Monday, Mar. 20, 1944
Open for Business
To the Parliamentary Reconstruction Committee last week Deputy Finance Minister Dr. W. C. Clark voiced one of Canada's prime postwar worries. Said he: "Unless Canada can convert British sterling to U.S. dollars, Canada's [postwar] lot will be hard indeed."
Finance Expert Clark was arguing for a firm postwar international agreement on currency. But he was also driving home the point that Canada, more than most countries, must trade to live. In a war boom that has swelled Canada's exports to more than five billion dollars, the hard facts of Canada's prewar trade were forgotten. Then Canada was the best U.S. customer. But she financed her essential U.S. purchases, serviced her American debt by her trade with Britain. Sterling balances in London were converted to U.S. dollars.
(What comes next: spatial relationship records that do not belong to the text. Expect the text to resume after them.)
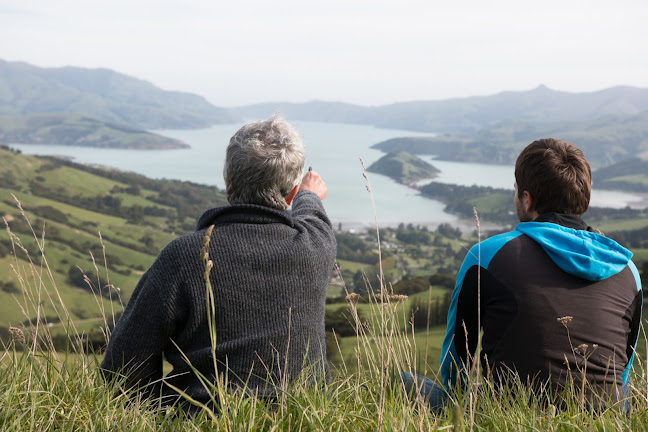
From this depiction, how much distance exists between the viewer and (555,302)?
2010 mm

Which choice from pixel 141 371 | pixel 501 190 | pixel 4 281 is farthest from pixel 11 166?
pixel 141 371

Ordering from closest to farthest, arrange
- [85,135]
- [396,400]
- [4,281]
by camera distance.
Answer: [396,400], [4,281], [85,135]

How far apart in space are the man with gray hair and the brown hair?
95cm

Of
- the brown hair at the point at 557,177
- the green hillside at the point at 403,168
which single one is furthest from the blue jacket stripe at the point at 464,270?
the green hillside at the point at 403,168

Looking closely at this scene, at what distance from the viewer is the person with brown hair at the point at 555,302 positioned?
201 cm

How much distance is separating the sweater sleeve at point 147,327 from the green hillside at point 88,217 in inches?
2280

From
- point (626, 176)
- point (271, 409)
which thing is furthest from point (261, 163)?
point (626, 176)

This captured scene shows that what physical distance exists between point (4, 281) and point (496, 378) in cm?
6468

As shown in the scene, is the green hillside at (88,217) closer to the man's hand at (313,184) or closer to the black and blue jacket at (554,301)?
the man's hand at (313,184)

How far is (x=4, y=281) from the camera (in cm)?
5644

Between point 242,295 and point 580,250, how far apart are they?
1.29 m

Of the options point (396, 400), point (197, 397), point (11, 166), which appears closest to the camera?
point (396, 400)

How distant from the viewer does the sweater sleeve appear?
177 centimetres

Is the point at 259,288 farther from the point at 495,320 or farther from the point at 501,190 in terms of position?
the point at 501,190
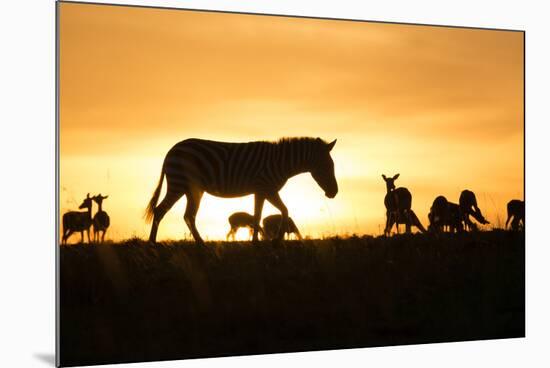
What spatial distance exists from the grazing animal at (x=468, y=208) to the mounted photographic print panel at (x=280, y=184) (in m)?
0.02

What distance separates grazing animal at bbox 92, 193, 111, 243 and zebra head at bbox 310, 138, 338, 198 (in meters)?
1.68

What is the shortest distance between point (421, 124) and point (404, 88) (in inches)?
12.9

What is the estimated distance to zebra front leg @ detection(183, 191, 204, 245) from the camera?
7.66m

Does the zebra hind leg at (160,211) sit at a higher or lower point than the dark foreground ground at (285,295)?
higher

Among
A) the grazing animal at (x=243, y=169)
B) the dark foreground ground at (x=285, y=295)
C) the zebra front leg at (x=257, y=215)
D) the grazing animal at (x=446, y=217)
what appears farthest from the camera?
the grazing animal at (x=446, y=217)

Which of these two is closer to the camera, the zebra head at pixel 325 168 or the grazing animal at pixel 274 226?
the grazing animal at pixel 274 226

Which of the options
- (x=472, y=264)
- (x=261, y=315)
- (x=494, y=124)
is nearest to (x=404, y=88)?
(x=494, y=124)

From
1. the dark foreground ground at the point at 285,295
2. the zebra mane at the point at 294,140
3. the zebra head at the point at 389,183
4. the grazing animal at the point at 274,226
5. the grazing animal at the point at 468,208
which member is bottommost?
the dark foreground ground at the point at 285,295

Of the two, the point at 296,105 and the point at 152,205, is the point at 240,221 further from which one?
the point at 296,105

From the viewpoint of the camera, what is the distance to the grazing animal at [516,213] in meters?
8.59

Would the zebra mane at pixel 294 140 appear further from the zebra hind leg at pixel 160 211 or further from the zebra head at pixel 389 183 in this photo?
the zebra hind leg at pixel 160 211

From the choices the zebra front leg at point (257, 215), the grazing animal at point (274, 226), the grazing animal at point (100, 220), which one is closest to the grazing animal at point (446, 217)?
the grazing animal at point (274, 226)

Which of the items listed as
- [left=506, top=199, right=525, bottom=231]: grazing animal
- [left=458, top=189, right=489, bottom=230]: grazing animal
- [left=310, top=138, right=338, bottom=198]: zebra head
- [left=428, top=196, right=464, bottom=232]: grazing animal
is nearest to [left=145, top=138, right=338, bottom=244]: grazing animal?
[left=310, top=138, right=338, bottom=198]: zebra head

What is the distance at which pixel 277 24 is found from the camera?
7.91 metres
World War II made this arrangement impossible, forced President Roosevelt and Prime Minister King to devise the Hyde Park agreement. Under it the U.S. pledged itself to purchase sufficient Canadian raw materials, place enough U.S. contracts in Canada, to balance Canada's purchases in the U.S. This scheme has worked so favorably that Canada is now able to repay the U.S. in her own dollars for U.S.-built extensions to the Northwest airway to Alaska (TIME, March 13).
This is the result of war business only. Clearly Canadians would like to carry over the same arrangement to postwar trade.